These are the key concepts you need to understand to accurately answer the question.

Acetic Acid
Acetic acid is a simple, yet essential component in understanding buffer solutions. It’s often represented by the chemical formula \( \text{CH}_3\text{COOH} \). As a weak acid, acetic acid doesn't fully ionize in water. This means that when dissolved, it yields relatively few hydrogen ions compared to a strong acid.
It’s these incomplete ionizations that make acetic acid an ideal candidate for creating buffer solutions. When mixed with a strong base, such as sodium hydroxide, it reacts to form a mixture that can resist changes in pH.
  • Properties: Acetic acid is a colorless liquid with a vinegar-like odor.
  • Use in buffers: It maintains stability in solutions by using its acidic properties.
  • Ionization: Ionizes partially, contributing to its role in buffer systems.
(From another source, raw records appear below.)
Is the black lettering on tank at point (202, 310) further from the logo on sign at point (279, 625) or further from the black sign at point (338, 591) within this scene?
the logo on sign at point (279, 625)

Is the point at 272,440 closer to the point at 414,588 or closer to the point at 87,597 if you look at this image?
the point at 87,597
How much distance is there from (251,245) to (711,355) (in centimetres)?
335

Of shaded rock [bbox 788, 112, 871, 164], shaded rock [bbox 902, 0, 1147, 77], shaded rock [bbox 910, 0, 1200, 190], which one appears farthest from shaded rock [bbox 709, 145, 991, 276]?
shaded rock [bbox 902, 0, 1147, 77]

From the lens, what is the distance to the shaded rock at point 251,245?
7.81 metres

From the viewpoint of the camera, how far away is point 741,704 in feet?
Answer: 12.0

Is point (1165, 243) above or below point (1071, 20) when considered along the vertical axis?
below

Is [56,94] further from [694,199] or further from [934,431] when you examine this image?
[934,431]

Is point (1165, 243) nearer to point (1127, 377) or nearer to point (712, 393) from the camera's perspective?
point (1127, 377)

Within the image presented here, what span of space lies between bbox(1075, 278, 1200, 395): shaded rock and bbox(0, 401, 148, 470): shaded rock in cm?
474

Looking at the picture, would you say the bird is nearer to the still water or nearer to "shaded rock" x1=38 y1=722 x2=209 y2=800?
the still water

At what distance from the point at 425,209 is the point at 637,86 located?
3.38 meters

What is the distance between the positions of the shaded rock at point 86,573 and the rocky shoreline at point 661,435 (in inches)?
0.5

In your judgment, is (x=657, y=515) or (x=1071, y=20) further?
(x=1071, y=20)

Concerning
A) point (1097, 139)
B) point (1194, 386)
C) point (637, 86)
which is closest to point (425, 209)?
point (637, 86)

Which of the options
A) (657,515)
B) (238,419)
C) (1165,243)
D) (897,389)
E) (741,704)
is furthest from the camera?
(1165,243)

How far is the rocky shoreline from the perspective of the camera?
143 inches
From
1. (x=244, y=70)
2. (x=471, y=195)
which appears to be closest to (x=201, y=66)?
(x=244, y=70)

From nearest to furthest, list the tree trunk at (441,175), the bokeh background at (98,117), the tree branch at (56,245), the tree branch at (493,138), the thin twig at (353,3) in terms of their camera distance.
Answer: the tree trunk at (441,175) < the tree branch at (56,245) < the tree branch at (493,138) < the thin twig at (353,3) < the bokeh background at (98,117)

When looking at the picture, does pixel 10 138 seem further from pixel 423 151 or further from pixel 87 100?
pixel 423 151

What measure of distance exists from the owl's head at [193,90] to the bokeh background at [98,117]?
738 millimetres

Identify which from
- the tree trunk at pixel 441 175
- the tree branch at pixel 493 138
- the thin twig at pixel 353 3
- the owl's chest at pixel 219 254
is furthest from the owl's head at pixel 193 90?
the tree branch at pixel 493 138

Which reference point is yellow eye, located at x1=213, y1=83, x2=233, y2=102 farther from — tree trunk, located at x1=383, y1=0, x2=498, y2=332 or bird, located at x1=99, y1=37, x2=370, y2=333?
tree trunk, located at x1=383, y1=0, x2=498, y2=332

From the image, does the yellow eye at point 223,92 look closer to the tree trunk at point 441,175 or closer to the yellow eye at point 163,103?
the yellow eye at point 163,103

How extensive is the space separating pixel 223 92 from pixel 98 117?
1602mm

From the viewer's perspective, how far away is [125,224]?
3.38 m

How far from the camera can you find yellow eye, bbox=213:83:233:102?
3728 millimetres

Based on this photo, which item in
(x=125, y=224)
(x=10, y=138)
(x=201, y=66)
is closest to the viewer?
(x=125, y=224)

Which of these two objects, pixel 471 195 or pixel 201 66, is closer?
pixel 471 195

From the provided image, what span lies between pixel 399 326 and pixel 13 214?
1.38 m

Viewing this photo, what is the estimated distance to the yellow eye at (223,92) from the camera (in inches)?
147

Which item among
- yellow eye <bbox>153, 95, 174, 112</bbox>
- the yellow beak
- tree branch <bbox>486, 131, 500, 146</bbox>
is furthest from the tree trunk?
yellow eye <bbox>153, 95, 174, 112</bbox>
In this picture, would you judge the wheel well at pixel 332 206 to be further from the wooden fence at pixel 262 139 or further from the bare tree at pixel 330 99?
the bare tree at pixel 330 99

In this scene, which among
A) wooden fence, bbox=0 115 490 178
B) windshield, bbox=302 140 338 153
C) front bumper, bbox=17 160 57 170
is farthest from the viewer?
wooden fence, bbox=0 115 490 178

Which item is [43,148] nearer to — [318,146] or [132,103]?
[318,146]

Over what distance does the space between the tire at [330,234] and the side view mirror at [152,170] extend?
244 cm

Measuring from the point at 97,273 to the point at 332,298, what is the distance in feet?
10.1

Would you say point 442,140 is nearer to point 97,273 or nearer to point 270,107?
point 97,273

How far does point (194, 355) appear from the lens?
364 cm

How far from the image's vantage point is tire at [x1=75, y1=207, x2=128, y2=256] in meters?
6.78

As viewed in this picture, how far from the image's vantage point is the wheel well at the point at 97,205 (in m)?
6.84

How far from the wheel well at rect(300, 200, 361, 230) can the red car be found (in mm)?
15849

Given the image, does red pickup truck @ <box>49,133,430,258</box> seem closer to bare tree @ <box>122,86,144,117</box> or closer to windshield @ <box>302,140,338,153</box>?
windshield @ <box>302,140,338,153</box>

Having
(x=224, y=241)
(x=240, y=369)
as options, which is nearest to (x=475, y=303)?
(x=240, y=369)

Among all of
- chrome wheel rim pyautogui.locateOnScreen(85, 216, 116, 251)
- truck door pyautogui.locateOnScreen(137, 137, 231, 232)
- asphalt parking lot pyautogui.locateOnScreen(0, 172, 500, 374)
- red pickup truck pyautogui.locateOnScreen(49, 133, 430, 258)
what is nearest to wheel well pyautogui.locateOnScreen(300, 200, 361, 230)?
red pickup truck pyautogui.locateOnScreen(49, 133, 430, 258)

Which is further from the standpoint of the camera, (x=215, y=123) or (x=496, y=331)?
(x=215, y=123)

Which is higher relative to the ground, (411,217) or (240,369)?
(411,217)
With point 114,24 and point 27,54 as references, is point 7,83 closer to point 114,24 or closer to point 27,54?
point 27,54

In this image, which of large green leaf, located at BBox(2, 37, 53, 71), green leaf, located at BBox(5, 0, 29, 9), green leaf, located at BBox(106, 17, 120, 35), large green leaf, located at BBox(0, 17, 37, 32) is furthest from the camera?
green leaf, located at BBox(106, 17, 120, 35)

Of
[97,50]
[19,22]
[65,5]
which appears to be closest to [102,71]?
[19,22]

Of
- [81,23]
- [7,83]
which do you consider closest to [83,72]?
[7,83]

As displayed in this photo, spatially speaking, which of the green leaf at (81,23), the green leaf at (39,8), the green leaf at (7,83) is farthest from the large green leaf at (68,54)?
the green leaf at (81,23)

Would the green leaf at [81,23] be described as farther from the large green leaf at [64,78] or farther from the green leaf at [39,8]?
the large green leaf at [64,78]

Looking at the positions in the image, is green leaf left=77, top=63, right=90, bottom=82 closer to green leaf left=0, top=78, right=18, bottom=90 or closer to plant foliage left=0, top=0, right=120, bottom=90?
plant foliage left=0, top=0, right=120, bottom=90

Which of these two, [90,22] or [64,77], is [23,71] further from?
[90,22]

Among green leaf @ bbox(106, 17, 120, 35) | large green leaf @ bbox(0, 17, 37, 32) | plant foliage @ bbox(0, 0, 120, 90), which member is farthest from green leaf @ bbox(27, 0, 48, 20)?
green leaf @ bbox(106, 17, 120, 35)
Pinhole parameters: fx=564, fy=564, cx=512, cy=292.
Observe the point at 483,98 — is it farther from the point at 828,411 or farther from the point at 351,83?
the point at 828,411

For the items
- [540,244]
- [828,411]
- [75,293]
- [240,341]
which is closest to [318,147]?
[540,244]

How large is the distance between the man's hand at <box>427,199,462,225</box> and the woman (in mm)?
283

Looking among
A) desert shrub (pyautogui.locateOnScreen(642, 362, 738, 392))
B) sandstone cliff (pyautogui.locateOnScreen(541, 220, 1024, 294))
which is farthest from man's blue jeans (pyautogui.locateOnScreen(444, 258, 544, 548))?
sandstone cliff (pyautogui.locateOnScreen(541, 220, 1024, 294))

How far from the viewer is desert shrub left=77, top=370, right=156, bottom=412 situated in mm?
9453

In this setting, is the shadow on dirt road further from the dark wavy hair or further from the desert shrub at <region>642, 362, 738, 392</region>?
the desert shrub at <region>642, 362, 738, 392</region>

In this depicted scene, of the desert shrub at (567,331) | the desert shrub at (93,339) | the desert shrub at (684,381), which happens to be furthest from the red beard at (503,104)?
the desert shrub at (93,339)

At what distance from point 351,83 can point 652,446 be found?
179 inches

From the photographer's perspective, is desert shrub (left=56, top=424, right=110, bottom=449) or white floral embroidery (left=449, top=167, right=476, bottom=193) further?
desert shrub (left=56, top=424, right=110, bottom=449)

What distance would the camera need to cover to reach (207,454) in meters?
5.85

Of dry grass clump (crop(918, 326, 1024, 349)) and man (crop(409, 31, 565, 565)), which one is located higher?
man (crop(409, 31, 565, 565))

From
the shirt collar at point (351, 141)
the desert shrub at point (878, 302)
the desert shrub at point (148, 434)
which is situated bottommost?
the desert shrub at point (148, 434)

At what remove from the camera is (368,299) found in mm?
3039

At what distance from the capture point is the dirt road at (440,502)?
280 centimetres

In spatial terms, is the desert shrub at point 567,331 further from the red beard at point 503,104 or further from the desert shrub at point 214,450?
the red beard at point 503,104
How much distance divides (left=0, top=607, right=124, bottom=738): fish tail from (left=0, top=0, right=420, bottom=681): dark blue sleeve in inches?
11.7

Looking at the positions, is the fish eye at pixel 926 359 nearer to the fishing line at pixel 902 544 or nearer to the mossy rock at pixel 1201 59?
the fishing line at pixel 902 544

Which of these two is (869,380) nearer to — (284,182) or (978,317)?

Understanding acetic acid's role is crucial when examining buffer solutions as it provides the acidic component necessary for buffering action.
Conjugate Base
The concept of a conjugate base emerges from the interaction between a weak acid and a base. When acetic acid reacts with sodium hydroxide, it forms acetate ions \( \text{CH}_3\text{COO}^- \), which is its conjugate base.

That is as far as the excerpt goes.